Fill database tables with a large amount of test data - mysql

I need to load a table with a large amount of test data. This is to be used for testing performance and scaling.
How can I easily create 100,000 rows of random/junk data for my database table?

You could also use a stored procedure. Consider the following table as an example:
CREATE TABLE your_table (id int NOT NULL PRIMARY KEY AUTO_INCREMENT, val int);
Then you could add a stored procedure like this:
DELIMITER $$
CREATE PROCEDURE prepare_data()
BEGIN
DECLARE i INT DEFAULT 100;
WHILE i < 100000 DO
INSERT INTO your_table (val) VALUES (i);
SET i = i + 1;
END WHILE;
END$$
DELIMITER ;
When you call it, you'll have 100k records:
CALL prepare_data();

For multiple row cloning (data duplication) you could use
DELIMITER $$
CREATE PROCEDURE insert_test_data()
BEGIN
DECLARE i INT DEFAULT 1;
WHILE i < 100000 DO
INSERT INTO `table` (`user_id`, `page_id`, `name`, `description`, `created`)
SELECT `user_id`, `page_id`, `name`, `description`, `created`
FROM `table`
WHERE id = 1;
SET i = i + 1;
END WHILE;
END$$
DELIMITER ;
CALL insert_test_data();
DROP PROCEDURE insert_test_data;

Here it's solution with pure math and sql:
create table t1(x int primary key auto_increment);
insert into t1 () values (),(),();
mysql> insert into t1 (x) select x + (select count(*) from t1) from t1;
Query OK, 1265 rows affected (0.01 sec)
Records: 1265 Duplicates: 0 Warnings: 0
mysql> insert into t1 (x) select x + (select count(*) from t1) from t1;
Query OK, 2530 rows affected (0.02 sec)
Records: 2530 Duplicates: 0 Warnings: 0
mysql> insert into t1 (x) select x + (select count(*) from t1) from t1;
Query OK, 5060 rows affected (0.03 sec)
Records: 5060 Duplicates: 0 Warnings: 0
mysql> insert into t1 (x) select x + (select count(*) from t1) from t1;
Query OK, 10120 rows affected (0.05 sec)
Records: 10120 Duplicates: 0 Warnings: 0
mysql> insert into t1 (x) select x + (select count(*) from t1) from t1;
Query OK, 20240 rows affected (0.12 sec)
Records: 20240 Duplicates: 0 Warnings: 0
mysql> insert into t1 (x) select x + (select count(*) from t1) from t1;
Query OK, 40480 rows affected (0.17 sec)
Records: 40480 Duplicates: 0 Warnings: 0
mysql> insert into t1 (x) select x + (select count(*) from t1) from t1;
Query OK, 80960 rows affected (0.31 sec)
Records: 80960 Duplicates: 0 Warnings: 0
mysql> insert into t1 (x) select x + (select count(*) from t1) from t1;
Query OK, 161920 rows affected (0.57 sec)
Records: 161920 Duplicates: 0 Warnings: 0
mysql> insert into t1 (x) select x + (select count(*) from t1) from t1;
Query OK, 323840 rows affected (1.13 sec)
Records: 323840 Duplicates: 0 Warnings: 0
mysql> insert into t1 (x) select x + (select count(*) from t1) from t1;
Query OK, 647680 rows affected (2.33 sec)
Records: 647680 Duplicates: 0 Warnings: 0

If you want more control over the data, try something like this (in PHP):
<?php
$conn = mysql_connect(...);
$num = 100000;
$sql = 'INSERT INTO `table` (`col1`, `col2`, ...) VALUES ';
for ($i = 0; $i < $num; $i++) {
mysql_query($sql . generate_test_values($i));
}
?>
where function generate_test_values would return a string formatted like "('val1', 'val2', ...)". If this takes a long time, you can batch them so you're not making so many db calls, e.g.:
for ($i = 0; $i < $num; $i += 10) {
$values = array();
for ($j = 0; $j < 10; $j++) {
$values[] = generate_test_data($i + $j);
}
mysql_query($sql . join(", ", $values));
}
would only run 10000 queries, each adding 10 rows.

try filldb
you can either post your schema or use existing schema and generate dummy data and export from this site and import in your data base.

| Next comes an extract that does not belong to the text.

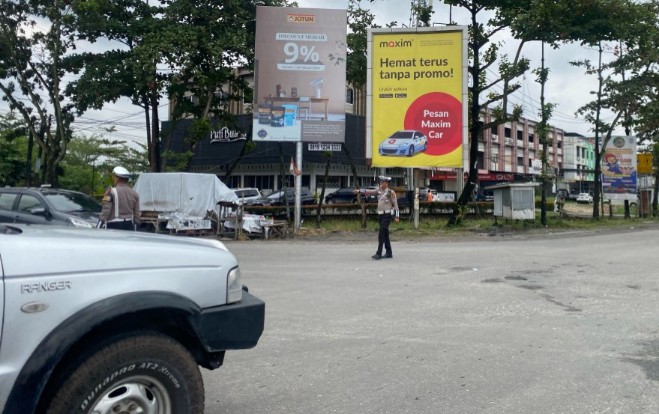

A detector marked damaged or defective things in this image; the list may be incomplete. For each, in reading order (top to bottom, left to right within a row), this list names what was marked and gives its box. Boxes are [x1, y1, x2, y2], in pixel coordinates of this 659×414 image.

cracked asphalt [204, 226, 656, 414]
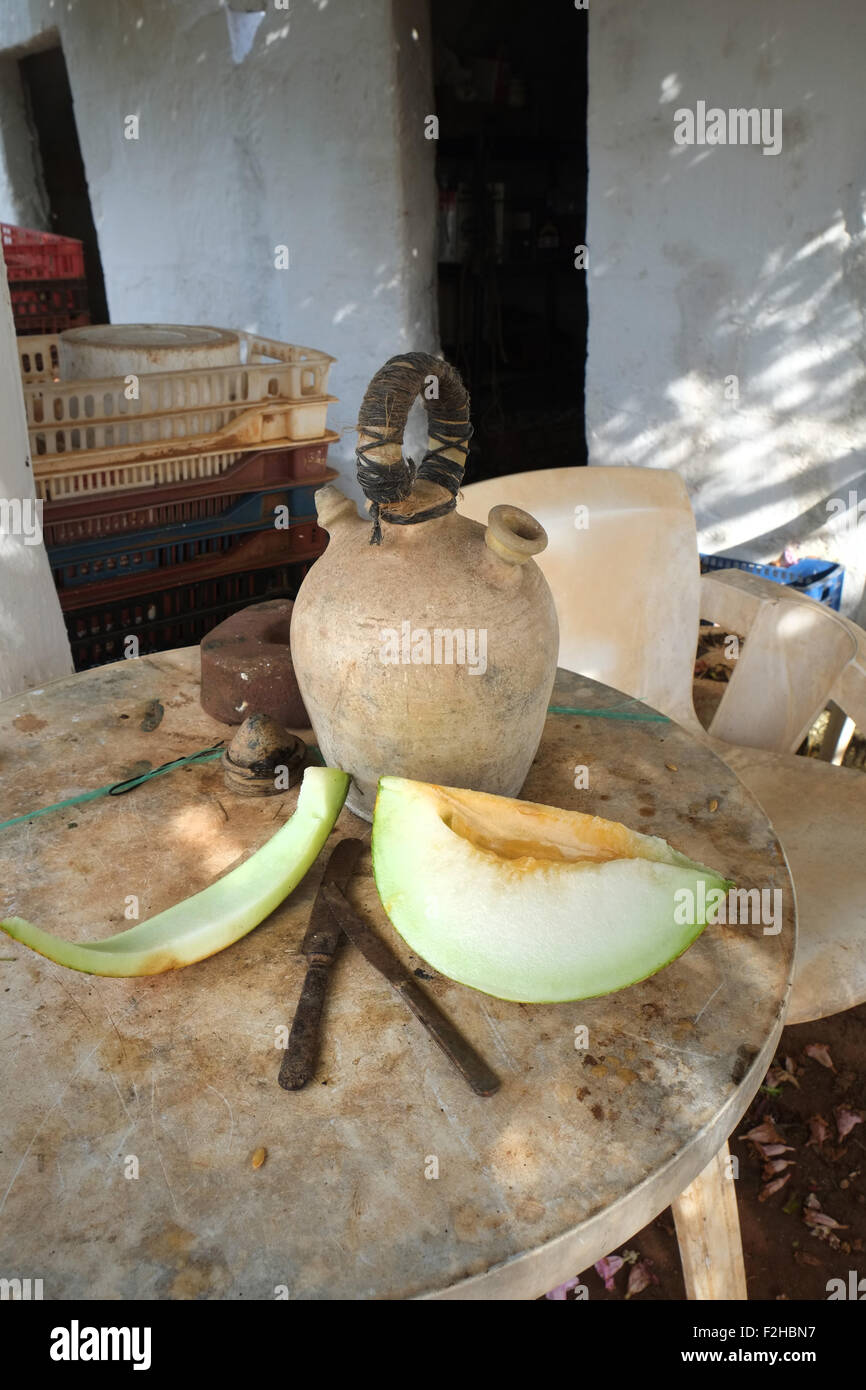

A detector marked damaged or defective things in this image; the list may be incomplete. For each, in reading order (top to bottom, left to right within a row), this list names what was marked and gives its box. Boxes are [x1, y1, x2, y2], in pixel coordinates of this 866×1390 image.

I really like the mysql_random_data_loader utility from Percona, you can find more details about it here.
mysql_random_data_loader is a utility that connects to the mysql database and fills the specified table with random data. If foreign keys are present in the table, they will also be correctly filled.
This utility has a cool feature, the speed of data generation can be limited.
For example, to generate 30,000 records, in the sakila.film_actor table with a speed of 500 records per second, you need the following command
mysql_random_data_load sakila film_actor 30000 --host=127.0.0.1 --port=3306 --user=my_user --password=my_password --qps=500 --bulk-size=1
I have successfully used this tool to simulate a workload in a test environment by running this utility on multiple threads at different speeds for different tables.

create table mydata as select * from information_schema.columns;
insert into mydata select * from mydata;
-- repeating the insert 11 times will give you at least 6 mln rows in the table.
I am terribly sorry if this is out of place, but I wanted to offer some explanation on this code as I know just enough to explain it and how the answer above is rather useful if you only understand what it does.
The first line Creates a table called mydata , and it generates the layout of the columns from the information_schema, which stores the information about your MYSQL server, and in this case, it is pulling from information_schema.columns, which allows the table being created to have all the column information needed to create not only the table, but all the columns you will need automatically, very handy.
The second line starts off with an Insert statement that will now target that new table called mydata and insert the Information_schema data into the table. The last line is just a comment suggesting you run the script a few times if you want to generate more data.
Lastly in conclusion, in my testing, one execution of this script generated 6,956 rows of data. If you are needing a quick way to generate some records, this isn't a bad method. However, for more advanced testing, you might want to ALTER the table to include a primary key that auto increments so that you have a unique index as a database without a primary key is a sad database. It also tends to have unpredictable results since there can be duplicate entries. All that being said, I wanted to offer some insight into this code because I found it useful, I think others might as well, if only they had spent the time to explain what it is doing. Most people aren't a fan of executing code that they have no idea what it is going to do, even from a trusted source, so hopefully someone else found this useful as I did. I'm not offering this as "the answer" but rather as another source of information to help provide some logistical support to the above answer.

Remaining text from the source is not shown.